Principal photography began in late 2013 and took place in Alberta, Iceland, and Los Angeles.
Interstellar uses extensive practical and miniature effects and the company Double Negative created additional digital effects.

Interstellar premiered on October 26, 2014, in Los Angeles.
In the United States, it was first released on film stock, expanding to venues using digital projectors.
The film had a worldwide gross over $677 million (and $773 million with subsequent re-releases), making it the tenth-highest grossing film of 2014.
It received acclaim for its performances, direction, screenplay, musical score, visual effects, ambition, themes, and emotional weight.
It has also received praise from many astronomers for its scientific accuracy and portrayal of theoretical astrophysics.

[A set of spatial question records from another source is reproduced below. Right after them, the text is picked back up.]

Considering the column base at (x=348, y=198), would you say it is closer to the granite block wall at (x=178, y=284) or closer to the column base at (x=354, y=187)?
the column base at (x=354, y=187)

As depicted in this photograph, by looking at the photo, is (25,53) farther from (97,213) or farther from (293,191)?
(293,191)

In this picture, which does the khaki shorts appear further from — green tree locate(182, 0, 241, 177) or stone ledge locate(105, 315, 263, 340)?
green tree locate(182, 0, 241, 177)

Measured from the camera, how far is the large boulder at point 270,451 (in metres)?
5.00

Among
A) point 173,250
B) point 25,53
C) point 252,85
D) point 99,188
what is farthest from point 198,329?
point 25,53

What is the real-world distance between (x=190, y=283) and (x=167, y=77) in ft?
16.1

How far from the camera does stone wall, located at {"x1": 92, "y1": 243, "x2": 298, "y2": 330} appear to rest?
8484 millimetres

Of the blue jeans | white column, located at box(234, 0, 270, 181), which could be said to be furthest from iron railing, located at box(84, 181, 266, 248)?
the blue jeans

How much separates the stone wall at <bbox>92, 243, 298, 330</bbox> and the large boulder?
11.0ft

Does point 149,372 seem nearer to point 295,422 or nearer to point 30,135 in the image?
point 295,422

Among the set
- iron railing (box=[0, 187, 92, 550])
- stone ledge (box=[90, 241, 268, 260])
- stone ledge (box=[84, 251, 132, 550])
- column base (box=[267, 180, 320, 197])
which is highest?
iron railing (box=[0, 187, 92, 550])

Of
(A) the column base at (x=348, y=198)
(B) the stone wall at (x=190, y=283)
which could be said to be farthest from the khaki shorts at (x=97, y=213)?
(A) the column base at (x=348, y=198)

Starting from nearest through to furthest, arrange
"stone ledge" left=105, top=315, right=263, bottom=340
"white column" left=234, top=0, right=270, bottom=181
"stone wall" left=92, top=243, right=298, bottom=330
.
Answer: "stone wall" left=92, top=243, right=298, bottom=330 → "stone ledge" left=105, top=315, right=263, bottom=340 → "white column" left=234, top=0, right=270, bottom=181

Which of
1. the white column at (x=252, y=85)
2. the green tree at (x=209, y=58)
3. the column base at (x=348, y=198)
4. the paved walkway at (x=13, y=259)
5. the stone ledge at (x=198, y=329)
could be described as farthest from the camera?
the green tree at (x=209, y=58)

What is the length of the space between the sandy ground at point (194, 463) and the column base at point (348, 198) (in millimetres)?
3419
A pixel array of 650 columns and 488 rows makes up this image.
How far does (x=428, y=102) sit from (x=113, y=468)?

Since its premiere, Interstellar gained a cult following,[5] and now is regarded by many sci-fi experts as one of the best science-fiction films of all time.
Interstellar was nominated for five awards at the 87th Academy Awards, winning Best Visual Effects, and received numerous other accolades"""
texts = text.split(".")
texts = [t.strip().strip("\n") for t in texts]
texts

['Interstellar is a 2014 epic science fiction film co-written, directed, and produced by Christopher Nolan',
 'It stars Matthew McConaughey, Anne Hathaway, Jessica Chastain, Bill Irwin, Ellen Burstyn, Matt Damon, and Michael Caine',
 'Set in a dystopian future where humanity is struggling to survive, the film follows a group of astronauts who travel through a wormhole near Saturn in search of a new home for mankind',
 'Brothers Christopher and Jonathan Nolan wrote the screenplay, which had its origins in a script Jonathan developed in 2007',
 'Caltech theoretical physicist and 2017 Nobel laureate in Physics[4] Kip Thorne was an executive producer, acted as a scientific consultant, and wrote a tie-in book, The Science of Interstellar',
 'Cinematographer Hoyte van Hoytema shot it on 35 mm movie film in the Panavision anamorphic format and IMAX 70 mm',
 'Principal photography began in late 2013 and took place in Alberta, Iceland, and Los Angeles',
 'Interstellar uses extensive practical a

In [4]:
# call api to get embeddings

response = co.embed(texts=texts, input_type="search_document").embeddings
embeds = np.array(response)
embeds.shape

(15, 4096)

In [5]:
# build index
index = faiss.IndexFlatL2(embeds.shape[1])
print(index.is_trained)

True


In [6]:
index.add(np.float32(embeds))

In [7]:
texts_np = np.array(texts)

In [8]:
def search(query: str, k: int = 3):
    query_embed = co.embed(texts=[query], input_type="search_query").embeddings[0]
    distances, indices = index.search(np.float32([query_embed]), k)
    df = pd.DataFrame({"text": texts_np[indices[0]], "distance": distances[0]})
    return df


search("Interstellar")

Unnamed: 0,text,distance
0,Interstellar is a 2014 epic science fiction fi...,5754.339844
1,"Since its premiere, Interstellar gained a cult...",7780.146484
2,"It stars Matthew McConaughey, Anne Hathaway, J...",8318.056641


In [9]:
pd.set_option("display.max_colwidth", None)

In [10]:
search("how precise is the science")

Unnamed: 0,text,distance
0,It has also received praise from many astronomers for its scientific accuracy and portrayal of theoretical astrophysics,11093.708984
1,"Caltech theoretical physicist and 2017 Nobel laureate in Physics[4] Kip Thorne was an executive producer, acted as a scientific consultant, and wrote a tie-in book, The Science of Interstellar",11558.036133
2,Interstellar uses extensive practical and miniature effects and the company Double Negative created additional digital effects,12309.347656


In [11]:
from rank_bm25 import BM25Okapi

from sklearn.feature_extraction import _stop_words
import string


def bm25_tokenizer(text):
    tokenized_doc = []
    for token in text.lower().split():
        token = token.strip(string.punctuation)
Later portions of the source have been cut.